Great insightful write-up Peter, thanks!

Peter said:

  • A single “Save” command instead of separate “Create” vs. “Update” commands. Command handler does a “find or create” before invoking the method(s).
    What’s the best way to do this kind of “find or create” behaviour in Axon?

It seems problematic at the moment, because the repositories don’t have a method for it; a single “CreateOrUpdate” command can’t be bound to both a constructor and a normal method of an aggregate-root; and perhaps another transaction could jump in between the “find” and “create” steps in a non-aggregate command handler.

I think (but I’m not certain) that it should be transactionally safe to use a small query-side model in a non-aggregate command handler to decide whether to create or update a given aggregate.

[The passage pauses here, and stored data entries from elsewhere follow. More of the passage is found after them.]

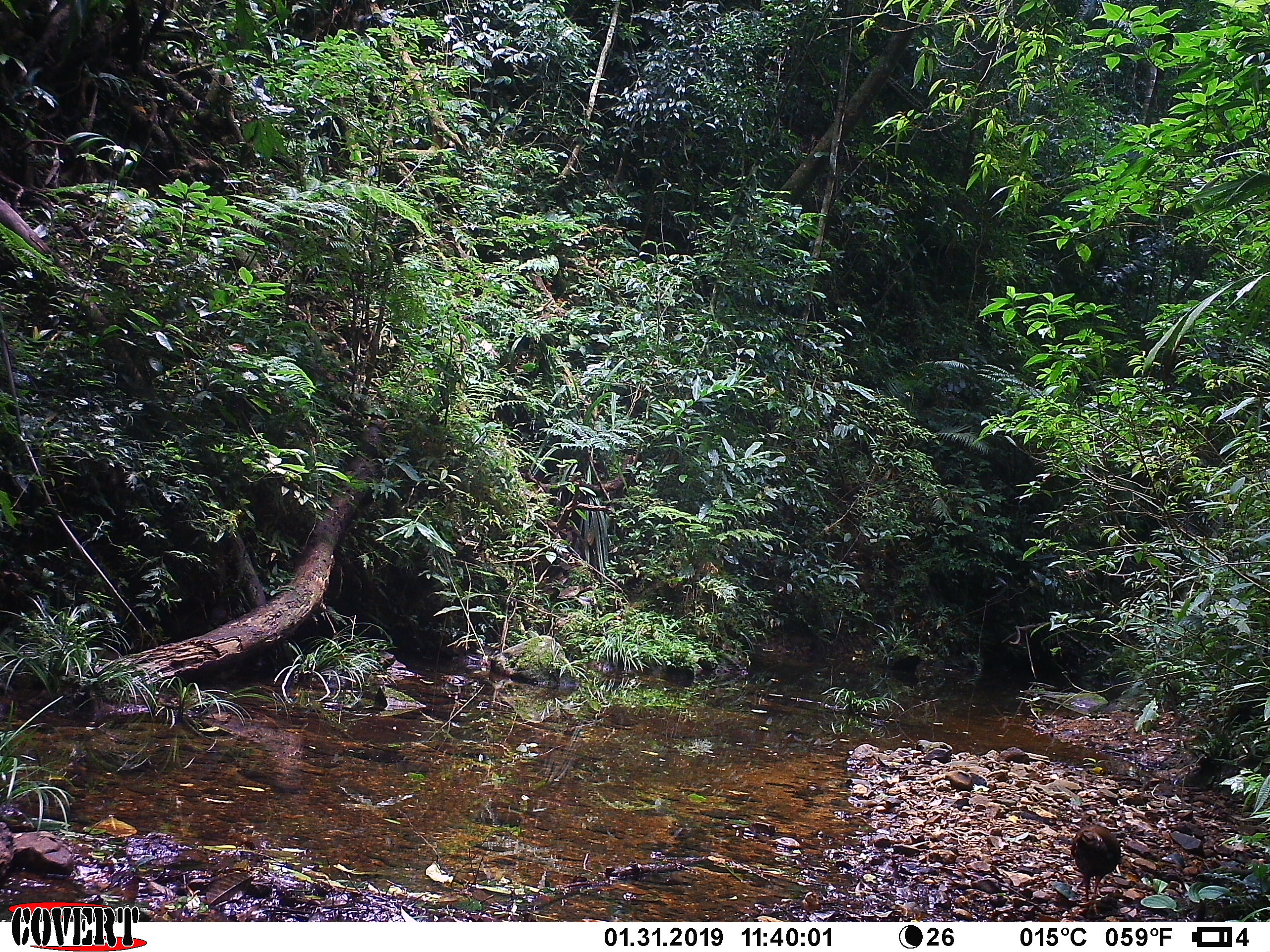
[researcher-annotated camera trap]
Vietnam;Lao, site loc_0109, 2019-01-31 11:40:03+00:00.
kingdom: Animalia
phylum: Chordata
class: Aves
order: Galliformes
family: Phasianidae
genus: Lophura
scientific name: Lophura nycthemera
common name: silver pheasant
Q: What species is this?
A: Silver pheasant (Lophura nycthemera).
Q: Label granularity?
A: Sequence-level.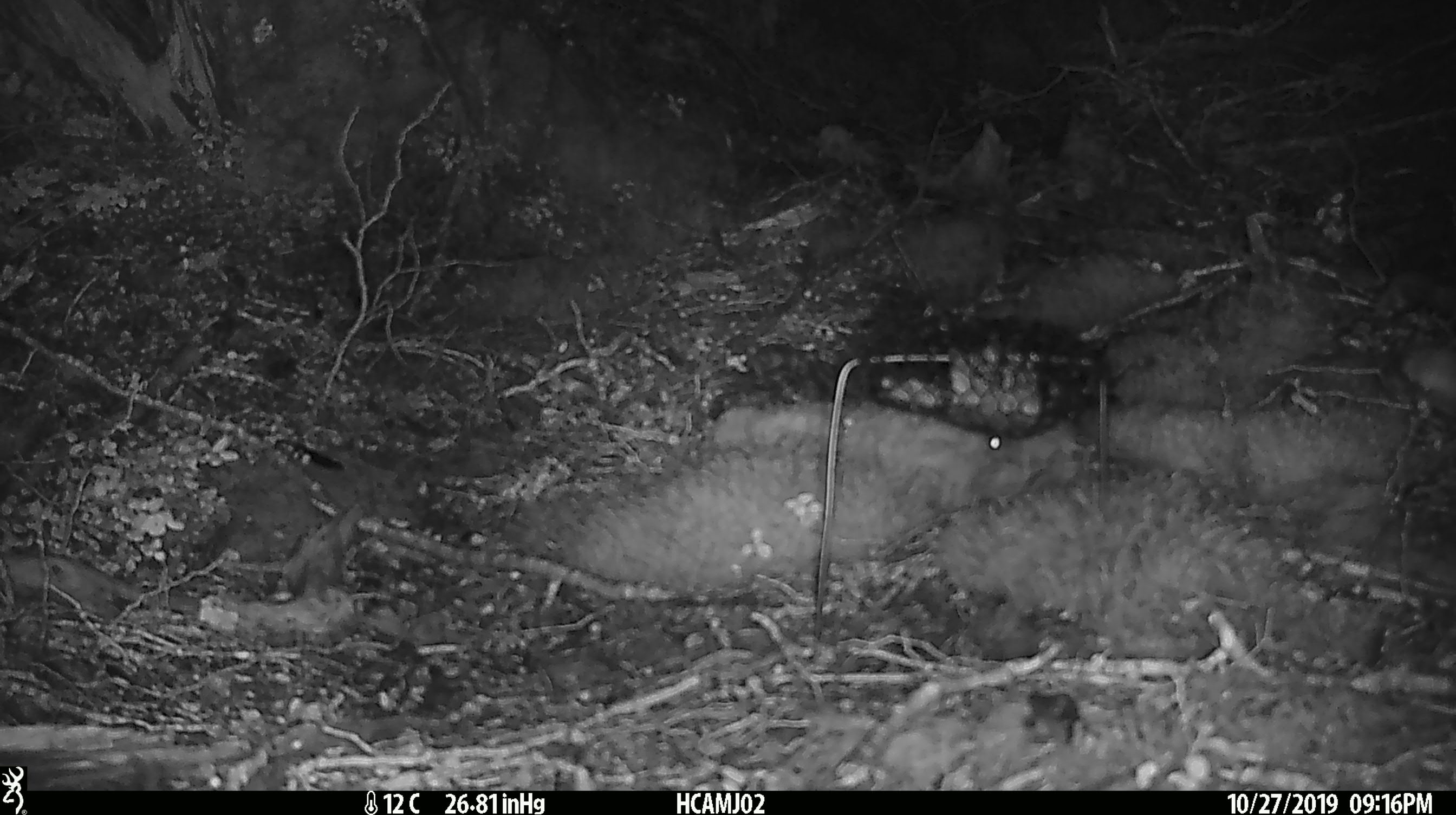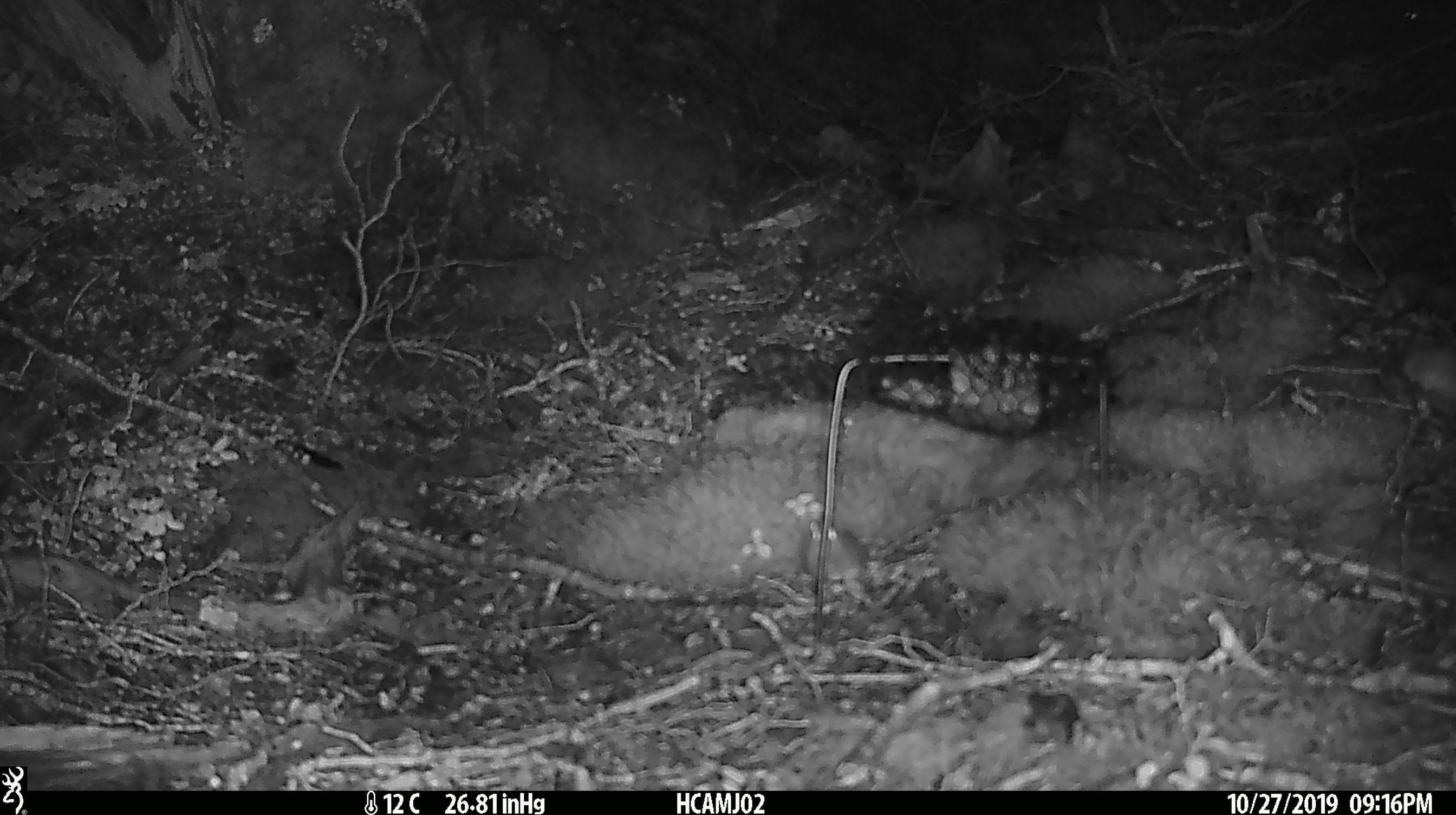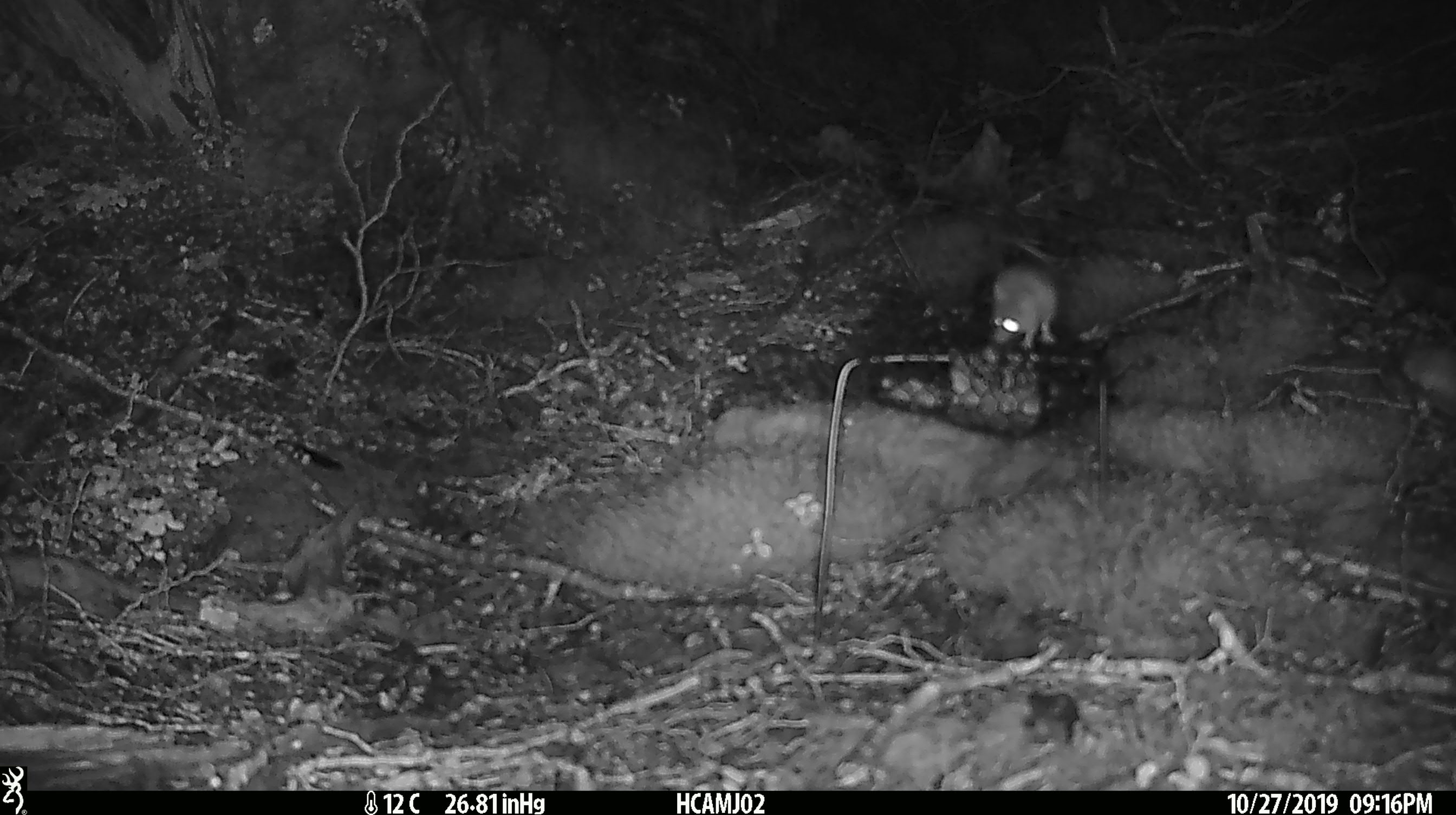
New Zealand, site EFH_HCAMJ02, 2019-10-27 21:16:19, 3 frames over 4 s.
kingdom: Animalia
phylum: Chordata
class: Mammalia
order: Rodentia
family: Muridae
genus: Mus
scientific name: Mus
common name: mouse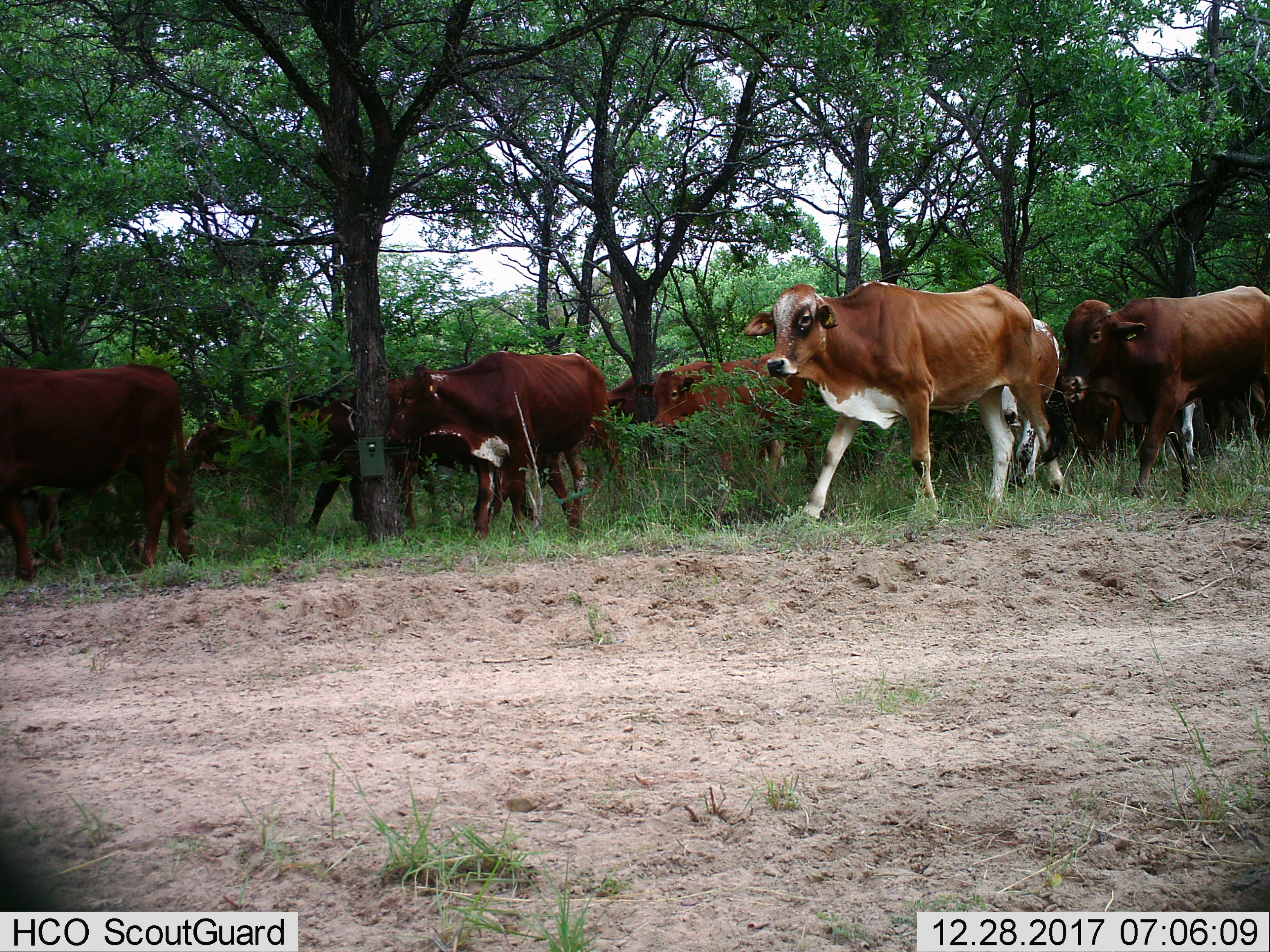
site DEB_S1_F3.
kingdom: Animalia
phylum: Chordata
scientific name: Vertebrata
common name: domestic animal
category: domesticanimal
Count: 10.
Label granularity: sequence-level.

But it’s seems awkward, and I think it’s only safe if there’s only one command handler that ever has to make that decision.

Obviously I would prefer to only have separate Create or Update commands, but I think there are many cases where that isn’t practical. For example, some of my aggregates reflect external state in a legacy system which can only be polled statelessly. If that external system starts reporting some additional state, my system doesn’t know whether that is genuinely new state, or just state that we haven’t seen for a while, unless we do some kind of lookup in our own system – basically, “find or create”.

Thanks,
Richard

Hi Richard,

you’re right about the “separate Create or Update commands”. They are preferred over the find-or-create approach, but it’s not always possible to work around them.

To implement find-or-create in Axon, you need an “external command handler”, which is a normal bean with an @CommandHandler on it. You command handler code would look like:
try {
aggregate = repository.load(aggregateid)
aggregate.doUpdate();
} catch (AggregateNotFoundException e ) {
aggregate = new MyAggregate(…);
repository.add(aggregate);
}

Having to catch an exception may not seem like the most beautiful approach, but then again, find-or-create isn’t very beautiful if you look at it from a DDD/CQRS perspective.

Also consider, as you mentioned, an approach where you do a query in the query database to find out if you need to do an update of a create. This model may be eventually consistent with the command model, but the chance of false positives/negatives is still extremely small.

Cheers,

Allard

Thanks Allard. I guess the repository.add(aggregate) call might also throw some kind of “aggregate already exists” exception, in which case we do the update call instead.

Since this little snippet of code will pretty much always be the same for the “find or create” case, would it make sense for the command bus (or something) to support it, e.g. something like commandBus.createOrUpdate(createCommand, updateCommand) ? Hmm… it looks a bit clunky… I’m really not sure.

Cheers,
Richard

Hi Richard,

the add method doesn’t really access anything until the transaction commits. It will therefore only throw an exception when it’s really too late to do anything about it.

As the create-or-update approach isn’t a proper CQRS solution, but mainly a workaround for someone else’s problem, I’m not really planning to create an API for it. Such an API would only make it look like a best-practice.

Cheers,
Allard

Fair enough – that seems very reasonable!